Copy word for word the lines of the listing from the one containing "Regarding the scene shown, looking among" through the one containing "Answer: the black", both included.

(Spatial relation data)
________________________
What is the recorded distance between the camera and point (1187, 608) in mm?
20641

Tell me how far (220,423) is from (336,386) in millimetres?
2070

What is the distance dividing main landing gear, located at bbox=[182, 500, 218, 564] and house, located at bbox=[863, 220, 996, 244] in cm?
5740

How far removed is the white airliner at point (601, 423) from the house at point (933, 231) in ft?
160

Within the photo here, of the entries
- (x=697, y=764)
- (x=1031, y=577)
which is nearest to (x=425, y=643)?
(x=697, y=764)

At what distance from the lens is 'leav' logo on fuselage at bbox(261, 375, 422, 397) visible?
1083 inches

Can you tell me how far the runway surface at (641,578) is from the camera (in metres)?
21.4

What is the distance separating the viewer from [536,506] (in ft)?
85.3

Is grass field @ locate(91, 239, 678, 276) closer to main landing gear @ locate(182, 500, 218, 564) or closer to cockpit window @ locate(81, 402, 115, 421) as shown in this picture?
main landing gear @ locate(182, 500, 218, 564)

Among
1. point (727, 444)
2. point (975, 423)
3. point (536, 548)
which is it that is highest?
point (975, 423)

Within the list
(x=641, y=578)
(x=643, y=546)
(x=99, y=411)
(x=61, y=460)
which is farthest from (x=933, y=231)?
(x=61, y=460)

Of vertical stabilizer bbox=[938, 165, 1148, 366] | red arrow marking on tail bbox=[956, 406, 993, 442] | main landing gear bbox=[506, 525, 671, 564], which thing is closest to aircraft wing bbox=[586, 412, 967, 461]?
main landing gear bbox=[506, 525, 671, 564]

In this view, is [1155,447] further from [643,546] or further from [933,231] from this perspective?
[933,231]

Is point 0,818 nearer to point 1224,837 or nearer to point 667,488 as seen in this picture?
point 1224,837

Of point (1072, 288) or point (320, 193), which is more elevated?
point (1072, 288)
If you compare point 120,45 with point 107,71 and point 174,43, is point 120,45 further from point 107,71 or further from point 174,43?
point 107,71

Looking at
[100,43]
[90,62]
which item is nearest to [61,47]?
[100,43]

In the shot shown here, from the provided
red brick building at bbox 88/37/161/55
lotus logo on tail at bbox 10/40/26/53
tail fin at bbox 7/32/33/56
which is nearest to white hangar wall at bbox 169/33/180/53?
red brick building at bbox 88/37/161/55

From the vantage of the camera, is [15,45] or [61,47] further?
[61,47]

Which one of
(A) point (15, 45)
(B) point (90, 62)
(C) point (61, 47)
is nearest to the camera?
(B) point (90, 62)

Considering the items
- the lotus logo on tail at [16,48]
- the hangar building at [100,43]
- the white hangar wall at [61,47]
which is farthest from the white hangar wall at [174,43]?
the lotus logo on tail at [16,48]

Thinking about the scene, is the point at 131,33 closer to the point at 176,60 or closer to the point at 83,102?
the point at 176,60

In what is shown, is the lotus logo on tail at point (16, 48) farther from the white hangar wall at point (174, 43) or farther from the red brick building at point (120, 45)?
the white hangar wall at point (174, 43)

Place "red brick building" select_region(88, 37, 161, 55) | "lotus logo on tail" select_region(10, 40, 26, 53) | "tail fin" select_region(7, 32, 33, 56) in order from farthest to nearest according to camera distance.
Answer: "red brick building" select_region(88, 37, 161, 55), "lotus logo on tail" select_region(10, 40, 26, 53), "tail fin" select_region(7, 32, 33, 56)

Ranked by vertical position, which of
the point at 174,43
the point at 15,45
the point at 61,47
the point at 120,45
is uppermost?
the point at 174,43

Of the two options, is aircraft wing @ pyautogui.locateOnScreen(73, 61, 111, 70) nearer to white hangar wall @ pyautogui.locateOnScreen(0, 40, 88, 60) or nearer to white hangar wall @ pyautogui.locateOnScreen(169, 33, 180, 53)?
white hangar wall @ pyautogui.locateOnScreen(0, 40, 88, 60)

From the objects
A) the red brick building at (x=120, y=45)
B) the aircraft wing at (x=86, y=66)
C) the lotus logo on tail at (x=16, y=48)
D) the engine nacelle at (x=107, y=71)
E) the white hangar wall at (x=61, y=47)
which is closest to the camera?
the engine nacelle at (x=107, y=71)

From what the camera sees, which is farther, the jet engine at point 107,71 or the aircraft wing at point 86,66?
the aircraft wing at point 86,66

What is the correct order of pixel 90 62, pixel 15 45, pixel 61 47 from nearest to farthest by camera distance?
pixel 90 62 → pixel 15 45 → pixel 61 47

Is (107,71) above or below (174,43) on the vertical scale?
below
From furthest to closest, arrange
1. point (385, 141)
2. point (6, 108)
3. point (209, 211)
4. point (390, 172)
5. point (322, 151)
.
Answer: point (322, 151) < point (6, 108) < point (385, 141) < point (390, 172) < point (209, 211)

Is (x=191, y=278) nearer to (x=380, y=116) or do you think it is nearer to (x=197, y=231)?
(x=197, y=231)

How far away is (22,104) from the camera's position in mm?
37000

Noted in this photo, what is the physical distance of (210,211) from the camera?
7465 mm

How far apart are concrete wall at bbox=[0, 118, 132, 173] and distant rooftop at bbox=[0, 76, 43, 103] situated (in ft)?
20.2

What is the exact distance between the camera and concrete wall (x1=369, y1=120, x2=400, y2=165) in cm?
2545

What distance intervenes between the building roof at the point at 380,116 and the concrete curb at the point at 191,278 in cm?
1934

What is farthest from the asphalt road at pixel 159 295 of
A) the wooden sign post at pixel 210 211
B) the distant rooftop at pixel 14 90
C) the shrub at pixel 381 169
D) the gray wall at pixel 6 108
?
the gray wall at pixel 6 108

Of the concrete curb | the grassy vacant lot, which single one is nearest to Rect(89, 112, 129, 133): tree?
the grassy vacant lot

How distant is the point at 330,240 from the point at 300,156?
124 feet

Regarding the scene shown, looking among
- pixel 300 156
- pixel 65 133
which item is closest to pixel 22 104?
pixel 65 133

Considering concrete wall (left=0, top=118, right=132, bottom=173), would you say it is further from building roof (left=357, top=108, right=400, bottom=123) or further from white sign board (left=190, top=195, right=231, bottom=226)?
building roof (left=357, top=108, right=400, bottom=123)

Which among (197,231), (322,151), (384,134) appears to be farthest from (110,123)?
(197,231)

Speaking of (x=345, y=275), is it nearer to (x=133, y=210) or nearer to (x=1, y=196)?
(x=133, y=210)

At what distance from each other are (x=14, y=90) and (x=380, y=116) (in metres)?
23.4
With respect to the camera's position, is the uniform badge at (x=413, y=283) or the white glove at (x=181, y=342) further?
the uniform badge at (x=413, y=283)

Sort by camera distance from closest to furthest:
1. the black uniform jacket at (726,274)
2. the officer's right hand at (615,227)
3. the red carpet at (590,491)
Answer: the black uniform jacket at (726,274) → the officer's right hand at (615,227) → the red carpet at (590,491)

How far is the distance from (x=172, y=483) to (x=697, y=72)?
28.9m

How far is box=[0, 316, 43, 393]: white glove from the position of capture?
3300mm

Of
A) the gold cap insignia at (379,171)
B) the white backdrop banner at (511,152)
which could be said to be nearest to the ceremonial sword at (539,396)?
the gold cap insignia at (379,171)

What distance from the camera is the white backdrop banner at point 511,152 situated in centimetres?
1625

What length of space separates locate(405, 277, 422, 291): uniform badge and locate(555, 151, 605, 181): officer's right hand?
________________________
* ANSWER TO THIS TASK
Regarding the scene shown, looking among
- pixel 300 156
- pixel 65 133
which item is closest to pixel 22 104?
pixel 65 133

Considering concrete wall (left=0, top=118, right=132, bottom=173), would you say it is further from building roof (left=357, top=108, right=400, bottom=123) or further from white sign board (left=190, top=195, right=231, bottom=226)?
building roof (left=357, top=108, right=400, bottom=123)

Which among (197,231), (322,151), (384,134) appears to be farthest from (110,123)?
(197,231)

Speaking of (x=345, y=275), is it nearer to (x=133, y=210) or nearer to (x=1, y=196)?
(x=133, y=210)

At what distance from each other are (x=14, y=90) and (x=380, y=116) (in metres)?
23.4
With respect to the camera's position, is the uniform badge at (x=413, y=283) or the white glove at (x=181, y=342) further?
the uniform badge at (x=413, y=283)

Sort by camera distance from closest to furthest:
1. the black uniform jacket at (726,274)
2. the officer's right hand at (615,227)
3. the red carpet at (590,491)
Answer: the black uniform jacket at (726,274) → the officer's right hand at (615,227) → the red carpet at (590,491)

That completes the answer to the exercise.